Batch processing in scale using K8s jobs and step functions

This article talks about an approach that can help customers scale large file processing workloads in AWS EKS using Kubernetes jobs and AWS step functions.

Introduction

This approach uses AWS step functions to orchestrate the end to end flow, which involves:

Reading of the input file from AWS S3
Splitting the large input file into smaller files, processing it, saving the data into a database
Writing the output file to AWS S3

Before we get into the implementation details, let us discuss the alternative approach to address the same use case.

Sequential read (aka single-threaded) - This approach uses a simple file reader that reads the large file row by row and processes it.
Big data system (using spark) - This approach is quite popular and commonly implemented when it comes to processing large files. It uses spark api's like spark.csv.read() to read the file, convert them into dataframes or RDD, process them and write the data back into to a data lake as CSV, txt or parquet files
Stream-based system (using message bus) - In this approach, a program reads the file row by row and pushes the records as individual messages to a message bus (like Kafka or AWS Kinesis streams). A consumer (like AWS Lambda) reads the message, processes it, and stores the result in a file system or database

Note: Let us assume a large file, in this case, refers to a file with at least one million records, delimited by line breaks (with each row presenting a single record)

Here is a relative comparison of these approaches:

Name	Description	Sequential read (#1)	Big data system (#2)	Stream-based system (#3)
Row order	Can the output file be generated in the same row order as input file	Yes	No	No
Horizontal scaling	Will horizontal scaling help?	No	Yes	Yes
Vertical scaling	Will vertical scaling help?	Yes	Yes	Yes
Processing time	Time taken to process a large file	Relatively slow	Faster than option #1	Faster than option #1
Level of refactor	Percentage of refactoring required in moving an existing codebase	30% to 40%	80% to 90%	60% to 70%

Each of these approaches has its advantages (like scaling, elasticity) and disadvantages (like maintaining row order, level of refactoring involved) when comparing with one another.

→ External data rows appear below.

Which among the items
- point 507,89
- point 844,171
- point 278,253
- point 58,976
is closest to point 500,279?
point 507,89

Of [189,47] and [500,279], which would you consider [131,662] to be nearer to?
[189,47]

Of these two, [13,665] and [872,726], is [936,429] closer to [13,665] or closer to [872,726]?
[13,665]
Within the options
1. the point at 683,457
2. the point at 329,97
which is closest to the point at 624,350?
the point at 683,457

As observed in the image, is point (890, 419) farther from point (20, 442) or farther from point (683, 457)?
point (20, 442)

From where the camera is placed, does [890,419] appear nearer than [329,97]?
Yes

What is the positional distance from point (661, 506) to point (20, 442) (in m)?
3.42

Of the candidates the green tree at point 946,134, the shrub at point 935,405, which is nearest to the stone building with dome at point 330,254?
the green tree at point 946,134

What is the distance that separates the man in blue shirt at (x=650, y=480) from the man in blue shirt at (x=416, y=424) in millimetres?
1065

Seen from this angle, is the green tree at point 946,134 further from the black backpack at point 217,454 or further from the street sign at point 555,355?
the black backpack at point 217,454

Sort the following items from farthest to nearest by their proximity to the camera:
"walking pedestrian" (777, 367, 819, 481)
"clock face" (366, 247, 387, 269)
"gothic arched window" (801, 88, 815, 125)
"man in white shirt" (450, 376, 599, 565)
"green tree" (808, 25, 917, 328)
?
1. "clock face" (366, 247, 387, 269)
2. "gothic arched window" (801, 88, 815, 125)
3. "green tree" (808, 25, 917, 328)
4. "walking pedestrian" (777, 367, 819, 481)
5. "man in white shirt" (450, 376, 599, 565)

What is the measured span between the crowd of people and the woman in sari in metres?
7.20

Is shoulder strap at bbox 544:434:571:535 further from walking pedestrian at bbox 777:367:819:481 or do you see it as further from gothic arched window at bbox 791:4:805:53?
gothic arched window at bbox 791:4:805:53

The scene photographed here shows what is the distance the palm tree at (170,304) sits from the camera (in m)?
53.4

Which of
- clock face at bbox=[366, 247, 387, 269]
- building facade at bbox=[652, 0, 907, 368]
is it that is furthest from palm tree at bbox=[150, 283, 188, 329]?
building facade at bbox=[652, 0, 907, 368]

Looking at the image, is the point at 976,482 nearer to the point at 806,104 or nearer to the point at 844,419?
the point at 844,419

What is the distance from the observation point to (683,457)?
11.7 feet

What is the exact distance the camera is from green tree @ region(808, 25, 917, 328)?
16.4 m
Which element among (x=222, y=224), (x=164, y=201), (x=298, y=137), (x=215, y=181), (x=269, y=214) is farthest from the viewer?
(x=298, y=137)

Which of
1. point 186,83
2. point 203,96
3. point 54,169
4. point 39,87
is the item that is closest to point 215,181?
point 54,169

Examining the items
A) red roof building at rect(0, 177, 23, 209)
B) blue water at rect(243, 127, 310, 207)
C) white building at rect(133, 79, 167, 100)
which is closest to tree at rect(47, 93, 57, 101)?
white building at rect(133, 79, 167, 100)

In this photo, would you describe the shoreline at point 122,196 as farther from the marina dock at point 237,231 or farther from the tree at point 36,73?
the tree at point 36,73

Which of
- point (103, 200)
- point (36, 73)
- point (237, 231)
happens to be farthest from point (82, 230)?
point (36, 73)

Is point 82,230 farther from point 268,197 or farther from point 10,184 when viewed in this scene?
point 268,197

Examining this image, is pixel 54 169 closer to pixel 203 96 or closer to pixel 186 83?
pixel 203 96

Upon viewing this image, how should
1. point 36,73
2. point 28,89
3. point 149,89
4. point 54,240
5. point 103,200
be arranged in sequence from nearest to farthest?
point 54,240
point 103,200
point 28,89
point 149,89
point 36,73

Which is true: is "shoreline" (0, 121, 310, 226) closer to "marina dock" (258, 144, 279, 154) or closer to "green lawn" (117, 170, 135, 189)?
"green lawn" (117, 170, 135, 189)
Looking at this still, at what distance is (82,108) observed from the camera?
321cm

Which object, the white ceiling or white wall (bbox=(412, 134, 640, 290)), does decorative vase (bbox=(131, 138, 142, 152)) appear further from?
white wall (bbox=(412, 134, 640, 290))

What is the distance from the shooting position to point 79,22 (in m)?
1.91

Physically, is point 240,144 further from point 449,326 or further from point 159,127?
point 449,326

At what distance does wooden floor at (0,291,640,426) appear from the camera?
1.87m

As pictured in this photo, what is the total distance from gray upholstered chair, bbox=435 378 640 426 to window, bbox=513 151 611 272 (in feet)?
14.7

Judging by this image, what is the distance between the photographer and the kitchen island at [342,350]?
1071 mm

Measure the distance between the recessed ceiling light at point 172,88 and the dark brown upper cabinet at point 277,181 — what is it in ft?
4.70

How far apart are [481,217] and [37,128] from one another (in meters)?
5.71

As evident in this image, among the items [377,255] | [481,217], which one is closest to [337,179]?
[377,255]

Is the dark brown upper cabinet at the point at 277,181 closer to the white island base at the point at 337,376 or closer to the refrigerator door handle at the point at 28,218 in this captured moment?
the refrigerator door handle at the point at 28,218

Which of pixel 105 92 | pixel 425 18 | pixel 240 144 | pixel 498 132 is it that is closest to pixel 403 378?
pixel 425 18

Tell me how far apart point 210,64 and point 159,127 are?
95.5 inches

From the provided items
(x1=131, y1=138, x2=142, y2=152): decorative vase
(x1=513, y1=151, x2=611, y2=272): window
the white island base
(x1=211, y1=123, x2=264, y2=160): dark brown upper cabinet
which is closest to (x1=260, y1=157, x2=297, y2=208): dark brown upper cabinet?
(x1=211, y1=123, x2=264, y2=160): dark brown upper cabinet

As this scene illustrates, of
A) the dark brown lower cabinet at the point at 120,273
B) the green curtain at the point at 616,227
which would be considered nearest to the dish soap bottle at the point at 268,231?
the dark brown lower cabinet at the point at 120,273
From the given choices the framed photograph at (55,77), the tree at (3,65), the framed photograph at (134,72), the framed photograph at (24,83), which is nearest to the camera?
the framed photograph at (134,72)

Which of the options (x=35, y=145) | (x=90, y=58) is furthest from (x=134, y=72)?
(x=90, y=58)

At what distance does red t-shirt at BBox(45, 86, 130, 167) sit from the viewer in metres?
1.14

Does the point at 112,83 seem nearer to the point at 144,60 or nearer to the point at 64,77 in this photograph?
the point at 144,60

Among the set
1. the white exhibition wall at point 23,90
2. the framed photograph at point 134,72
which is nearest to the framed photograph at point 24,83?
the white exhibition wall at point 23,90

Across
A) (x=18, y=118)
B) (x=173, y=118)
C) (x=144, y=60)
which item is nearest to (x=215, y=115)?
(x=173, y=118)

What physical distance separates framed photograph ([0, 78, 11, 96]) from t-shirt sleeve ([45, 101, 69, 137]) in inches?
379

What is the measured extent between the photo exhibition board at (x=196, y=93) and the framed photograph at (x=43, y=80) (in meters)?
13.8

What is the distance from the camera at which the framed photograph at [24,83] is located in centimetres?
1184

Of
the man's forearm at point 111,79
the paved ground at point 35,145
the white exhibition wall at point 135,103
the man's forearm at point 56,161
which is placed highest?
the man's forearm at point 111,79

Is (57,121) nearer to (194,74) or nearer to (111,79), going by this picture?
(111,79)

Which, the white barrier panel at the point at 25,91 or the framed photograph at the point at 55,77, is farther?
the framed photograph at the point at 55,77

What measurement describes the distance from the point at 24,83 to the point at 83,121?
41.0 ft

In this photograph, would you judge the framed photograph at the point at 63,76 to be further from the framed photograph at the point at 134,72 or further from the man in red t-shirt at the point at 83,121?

So part of this article, let us see how we can implement an hybrid approach that can provide scalability, elasticity, and still maintain the row order in the output file with an acceptable (30% to 40%) level of refactoring.

Solution overview

AWS Services

AWS Step function and Kubernetes Job are the two essential technologies used to implement this approach, and here is a high level overview of them.

AWS Step function

AWS Step Functions is a serverless function orchestrator that makes it easy to sequence AWS Lambda functions and multiple AWS services into business-critical applications. Through its visual interface, you can create and run a series of checkpointed and event-driven workflows that maintain the application state. Read more about it here

Kubernetes Job

A Job creates one or more Pods and will continue to retry execution of the Pods until a specified number of them successfully terminate. As pods complete, the job tracks the successful completions. When a specified number of successful completions is reached, the task (ie, job) is done. Read more about it here

Sample application

To demonstrate this approach, we have implemented a sample application that can take in an input file, process it, save the data in Dynamodb and write the output file to AWS S3. The below image shows the high-level architecture of the application:

Here is the end to end flow of the application:

AWS Step function is invoked when the input file gets dropped into the AWS S3 bucket. AWS Cloudtrail listens to all the write events of the input S3 bucket. AWS Step functions will execute the below steps, part of file processing:

File splitter - Kubernetes job will read the input file from S3.
File splitter will split the large input file into smaller files and writes them to the Elastic file system mounted on the pod. The program uses the Unix split command to chunk the large files into smaller ones, with each file containing a maximum of MAX_LINES_PER_BATCH lines, set in the environment variable, defaults to 30000.
Save the path of the split files in AWS Elastic cache (Redis) that will get used in tracking the overall progress of this job. The data in Redis cache gets stored in this format:

Format Data type Sample data

<Key, value> <string, set<string>> <CloudTrail_Event_Id, Set<<EFS_Path_Of_SplitFiles>>
Split-file-lambda - Lambda function will read the Redis cache and return an array of split file locations as response
Map state will use the split files array as input and create parallel Kubernetes jobs to process all these split files in parallel, with an MaxConcurrency = 0. Each job will receive one split file as input and takes care of the following:
- Read the split file from the EFS location
- Process each row, generate ConfirmationId for OrderId field available in the input. Save the information in AWS Dynamodb under Orders table. All dynamodb writes are batched to a maximum of 25 rows per request.
- Part of this process, a CSV file gets created in EFS location with each row containing both ConfirmationId and OrderId, written in batch
- Updates elastic cache by removing split file (path) from Redis set using rdb.SRem command
- If the set associated with the CloudTrail_Event_Id is empty, then all the parallel file processing jobs are complete. So we can merge the output split files in the EFS directory and upload them to the S3 bucket

Format	Data type	Sample data
<Key, value>	<string, set<string>>	<CloudTrail_Event_Id, Set<<EFS_Path_Of_SplitFiles>>

Note: It’s very important to settle on a right value for the maximum number of rows a split input file can contain. We set this value via MAX_LINES_PER_BATCH environment variable. Giving a smaller value will end up with too many split files causing too many containers to get created, and setting a large value will leaves too little scope for parallelism.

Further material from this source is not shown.